Please continue the passage about Frost's time as Nebraska's football coach, starting right after its last sentence.

### Document segment
******************************
Not long before the 2021 season started, Nebraska administrators and the Board of Regents essentially fired athletic director Moos – it was called a retirement but came with a more than $3 million payment and Moos telling local newspapers that “apparently” it was the right time for him to leave.

In stepped Trev Alberts, himself a former Nebraska All-America linebacker and top NFL draft pick. He said he wanted to see accountability, discipline and physicality, then watched the Frost-led Huskers go 3-9 and draw modest penalties from the NCAA for improper analyst use during the 2020 season.

Even still, instead of firing Frost he got the coach to agree to restructure his contract, dropping his salary from $5 million to $4 million for the 2022 season and roughly halving the amount owed to Frost in the event he was fired after Oct. 1. Not only that, but Frost fired nearly his entire offensive coaching staff in November.

In the week leading up to that negotiation, his job in the balance and a dynamic Ohio State team coming to Lincoln, Frost told Fox broadcasters in a production meeting that QB Adrian Martinez had been playing through a broken jaw, a revelation Gus Johnson made on national TV after weeks of Martinez and Frost agreeing to not acknowledge the injury at all. Martinez went to extensive lengths — removing stabilizing rubber bands from his mouth before talking to reporters and not even telling his grandparents — to keep the severity concealed.
******************************
### Record list

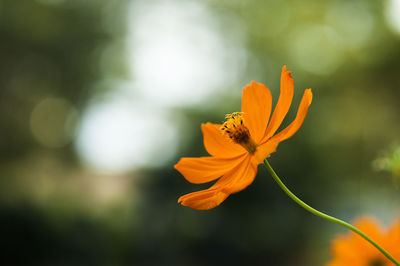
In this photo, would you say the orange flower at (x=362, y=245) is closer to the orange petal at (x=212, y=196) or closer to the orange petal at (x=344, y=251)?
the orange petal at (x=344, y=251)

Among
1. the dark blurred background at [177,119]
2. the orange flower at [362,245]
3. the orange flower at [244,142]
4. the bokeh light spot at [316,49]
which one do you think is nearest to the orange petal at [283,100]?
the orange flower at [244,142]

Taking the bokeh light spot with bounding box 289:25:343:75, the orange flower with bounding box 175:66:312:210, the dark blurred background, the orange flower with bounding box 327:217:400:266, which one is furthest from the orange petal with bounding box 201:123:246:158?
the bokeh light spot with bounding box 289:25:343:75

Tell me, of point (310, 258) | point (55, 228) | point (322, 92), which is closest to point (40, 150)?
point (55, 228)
******************************
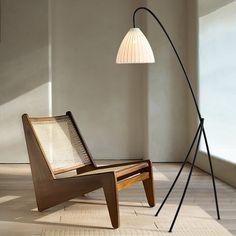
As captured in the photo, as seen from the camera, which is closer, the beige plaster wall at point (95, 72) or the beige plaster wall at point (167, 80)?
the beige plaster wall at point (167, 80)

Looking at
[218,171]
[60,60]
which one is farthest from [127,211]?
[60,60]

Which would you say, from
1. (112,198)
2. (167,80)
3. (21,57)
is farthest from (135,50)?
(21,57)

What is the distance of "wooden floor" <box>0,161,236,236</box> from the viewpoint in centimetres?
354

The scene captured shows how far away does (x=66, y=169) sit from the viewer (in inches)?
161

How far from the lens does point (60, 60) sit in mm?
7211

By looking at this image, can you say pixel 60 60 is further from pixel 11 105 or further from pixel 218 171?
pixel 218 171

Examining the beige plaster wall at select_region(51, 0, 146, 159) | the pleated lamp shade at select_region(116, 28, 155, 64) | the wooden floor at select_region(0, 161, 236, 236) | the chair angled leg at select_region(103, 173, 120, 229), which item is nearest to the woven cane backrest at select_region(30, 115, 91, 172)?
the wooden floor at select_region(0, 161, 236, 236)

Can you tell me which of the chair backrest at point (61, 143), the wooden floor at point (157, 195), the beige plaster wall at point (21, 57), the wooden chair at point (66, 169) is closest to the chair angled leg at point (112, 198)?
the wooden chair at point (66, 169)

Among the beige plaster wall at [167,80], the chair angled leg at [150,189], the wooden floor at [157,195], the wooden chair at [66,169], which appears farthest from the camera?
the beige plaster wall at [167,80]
******************************
### Exercise response
Martinez, who transferred to Kansas State this offseason, said on a podcast that he “didn’t think it was appropriate” for the injury to be discussed openly and added, “I wasn’t looking for excuses. That’s why it wasn’t put out there, or part of the reason."

Final chapter

When the restructure was agreed to, Alberts acknowledged, “there’s not a lot of empirical data out there to suggest that this will automatically be successful. Let’s be honest.”

Indeed, it was not.

After the Northwestern loss, the Huskers took until the midpoint of the fourth quarter to put away FCS North Dakota before giving up a Memorial Stadium opponent-record 642 yards of offense to Georgia Southern in a 45-42 loss on Sept. 11.

Nebraska coach Scott Frost crouches on the sideline following a touchdown by Georgia Southern during the first half Saturday, Sept. 10, 2022, in Lincoln, Neb.
Nebraska coach Scott Frost crouches on the sideline following a touchdown by Georgia Southern during the first half Saturday, Sept. 10, 2022, in Lincoln, Neb.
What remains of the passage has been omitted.